**Aim of the task:** Continue the Nucleo USB setup text from its last sentence onward.

━━ Provided text ━━

I digress. Once you’ve selected USB_OTG_FS, set the “Mode” to “Device Only”. In the Configuration window below the Mode window, under NVIC settings, enable “USB On The Go FS global interrupt”. Finally, double-check that the ST USB middleware is not enabled. Scroll down the menu, select “Middleware”, and make sure that USB_DEVICE and USB_HOST related middleware is set to “Disabled”.

USB configuration is now done, but you may still need to open the Clock Configuration tab to resolve clock issues. Just open the tab, click “Resolve Clock Issues”, and hope for the best.

USB config should look something like this.

Generating the code after integrating TinyUSB has one irritating side effect: it opens main.c of all the TinyUSB examples, resulting in quite a few new tabs being opened in the IDE. I’m not sure how to fix this. I can just say that this happens.

Wiring

Wiring is simple. It consists just of connecting the relevant Nucleo headers to a USB connector with jumper wires. If you don’t happen to have a spare USB connector, you can salvage one from a USB cable.

To power the board you can either use the power from the USB host coming through the USB connector, or you can plug in a cable to the Nucleo’s USB port. For development and debugging purposes, I’d recommend using Nucleo’s USB port and leaving out the power wire because Nucleo port is used for programming the device. However, the schematic below shows how to power the board using the USB connector because it’s a bit more complicated.

━━━
━━ Given records ━━

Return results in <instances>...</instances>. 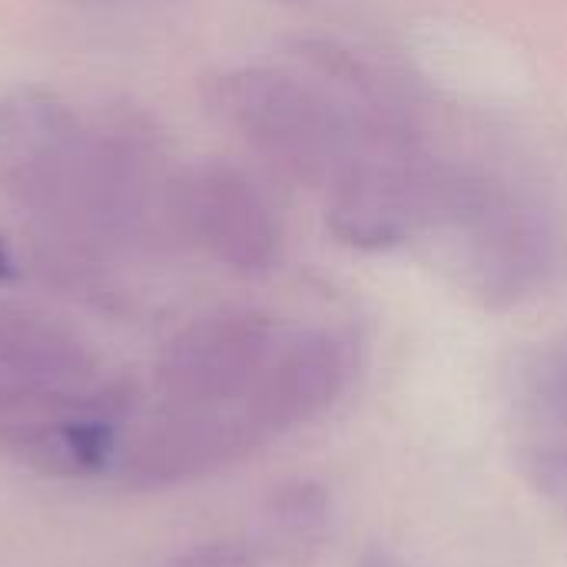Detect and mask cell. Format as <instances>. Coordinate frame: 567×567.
Masks as SVG:
<instances>
[{
    "mask_svg": "<svg viewBox=\"0 0 567 567\" xmlns=\"http://www.w3.org/2000/svg\"><path fill=\"white\" fill-rule=\"evenodd\" d=\"M163 146L140 110L83 113L43 86L0 93V193L93 249L173 239Z\"/></svg>",
    "mask_w": 567,
    "mask_h": 567,
    "instance_id": "6da1fadb",
    "label": "cell"
},
{
    "mask_svg": "<svg viewBox=\"0 0 567 567\" xmlns=\"http://www.w3.org/2000/svg\"><path fill=\"white\" fill-rule=\"evenodd\" d=\"M206 110L272 173L299 186H329L362 150L342 100L306 66L243 63L203 83Z\"/></svg>",
    "mask_w": 567,
    "mask_h": 567,
    "instance_id": "7a4b0ae2",
    "label": "cell"
},
{
    "mask_svg": "<svg viewBox=\"0 0 567 567\" xmlns=\"http://www.w3.org/2000/svg\"><path fill=\"white\" fill-rule=\"evenodd\" d=\"M458 166L422 146H365L326 186V229L355 252H389L442 226Z\"/></svg>",
    "mask_w": 567,
    "mask_h": 567,
    "instance_id": "3957f363",
    "label": "cell"
},
{
    "mask_svg": "<svg viewBox=\"0 0 567 567\" xmlns=\"http://www.w3.org/2000/svg\"><path fill=\"white\" fill-rule=\"evenodd\" d=\"M442 226L462 236L465 286L488 312L532 302L555 272L558 243L548 216L488 176L458 173Z\"/></svg>",
    "mask_w": 567,
    "mask_h": 567,
    "instance_id": "277c9868",
    "label": "cell"
},
{
    "mask_svg": "<svg viewBox=\"0 0 567 567\" xmlns=\"http://www.w3.org/2000/svg\"><path fill=\"white\" fill-rule=\"evenodd\" d=\"M169 229L243 279H262L282 262L286 229L262 186L233 163L203 159L173 173Z\"/></svg>",
    "mask_w": 567,
    "mask_h": 567,
    "instance_id": "5b68a950",
    "label": "cell"
},
{
    "mask_svg": "<svg viewBox=\"0 0 567 567\" xmlns=\"http://www.w3.org/2000/svg\"><path fill=\"white\" fill-rule=\"evenodd\" d=\"M279 346L276 319L256 306H219L183 326L156 362L169 409H223L246 399Z\"/></svg>",
    "mask_w": 567,
    "mask_h": 567,
    "instance_id": "8992f818",
    "label": "cell"
},
{
    "mask_svg": "<svg viewBox=\"0 0 567 567\" xmlns=\"http://www.w3.org/2000/svg\"><path fill=\"white\" fill-rule=\"evenodd\" d=\"M136 385L100 379L96 385L0 412V452L53 478H86L110 465L123 419L136 409Z\"/></svg>",
    "mask_w": 567,
    "mask_h": 567,
    "instance_id": "52a82bcc",
    "label": "cell"
},
{
    "mask_svg": "<svg viewBox=\"0 0 567 567\" xmlns=\"http://www.w3.org/2000/svg\"><path fill=\"white\" fill-rule=\"evenodd\" d=\"M355 375V346L346 332L316 326L279 342L243 399L246 422L262 435L296 432L339 405Z\"/></svg>",
    "mask_w": 567,
    "mask_h": 567,
    "instance_id": "ba28073f",
    "label": "cell"
},
{
    "mask_svg": "<svg viewBox=\"0 0 567 567\" xmlns=\"http://www.w3.org/2000/svg\"><path fill=\"white\" fill-rule=\"evenodd\" d=\"M262 435L246 415L223 409H169L143 425L120 458V482L136 492H163L239 465Z\"/></svg>",
    "mask_w": 567,
    "mask_h": 567,
    "instance_id": "9c48e42d",
    "label": "cell"
},
{
    "mask_svg": "<svg viewBox=\"0 0 567 567\" xmlns=\"http://www.w3.org/2000/svg\"><path fill=\"white\" fill-rule=\"evenodd\" d=\"M100 382L96 352L66 322L0 299V412Z\"/></svg>",
    "mask_w": 567,
    "mask_h": 567,
    "instance_id": "30bf717a",
    "label": "cell"
},
{
    "mask_svg": "<svg viewBox=\"0 0 567 567\" xmlns=\"http://www.w3.org/2000/svg\"><path fill=\"white\" fill-rule=\"evenodd\" d=\"M336 528V495L319 478H286L269 488L259 512L262 548L289 567H309Z\"/></svg>",
    "mask_w": 567,
    "mask_h": 567,
    "instance_id": "8fae6325",
    "label": "cell"
},
{
    "mask_svg": "<svg viewBox=\"0 0 567 567\" xmlns=\"http://www.w3.org/2000/svg\"><path fill=\"white\" fill-rule=\"evenodd\" d=\"M515 472L545 502H567V439L538 435L515 449Z\"/></svg>",
    "mask_w": 567,
    "mask_h": 567,
    "instance_id": "7c38bea8",
    "label": "cell"
},
{
    "mask_svg": "<svg viewBox=\"0 0 567 567\" xmlns=\"http://www.w3.org/2000/svg\"><path fill=\"white\" fill-rule=\"evenodd\" d=\"M163 567H259V555L246 542L216 538V542H199V545L179 551Z\"/></svg>",
    "mask_w": 567,
    "mask_h": 567,
    "instance_id": "4fadbf2b",
    "label": "cell"
},
{
    "mask_svg": "<svg viewBox=\"0 0 567 567\" xmlns=\"http://www.w3.org/2000/svg\"><path fill=\"white\" fill-rule=\"evenodd\" d=\"M352 567H415V565H412L405 555H399L395 548L372 542V545H365V548L359 551V558H355V565Z\"/></svg>",
    "mask_w": 567,
    "mask_h": 567,
    "instance_id": "5bb4252c",
    "label": "cell"
}]
</instances>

━━━

**The response:**
Notice that if you’re using the Nucleo’s USB port to power the board, the U5V rail needs to be active, and if want to power the board with your custom USB connector, the E5V rail should be active. Active rail is controlled with the jumper visualized with a blue wire in the schematic.

Making full use of that $8 Fritzing license by creating the second schematic this year.

If you’re facing issues with the USB enumeration, for example if Windows complains that the device could not be recognized, try swapping D+ and D-. The usual mistake is to get those the wrong way around, and then wonder for too long what could be the issue. To me, it feels like these are always printed incorrectly on the silkscreen, but I’m not sure how many times I can still use that excuse.

Here’s a picture of the final product. In this setup the USB connector can be plugged into a computer and the USB host is used as the power source. It’s perhaps worth noting that the pin layout of my connector is different than in the schematic above.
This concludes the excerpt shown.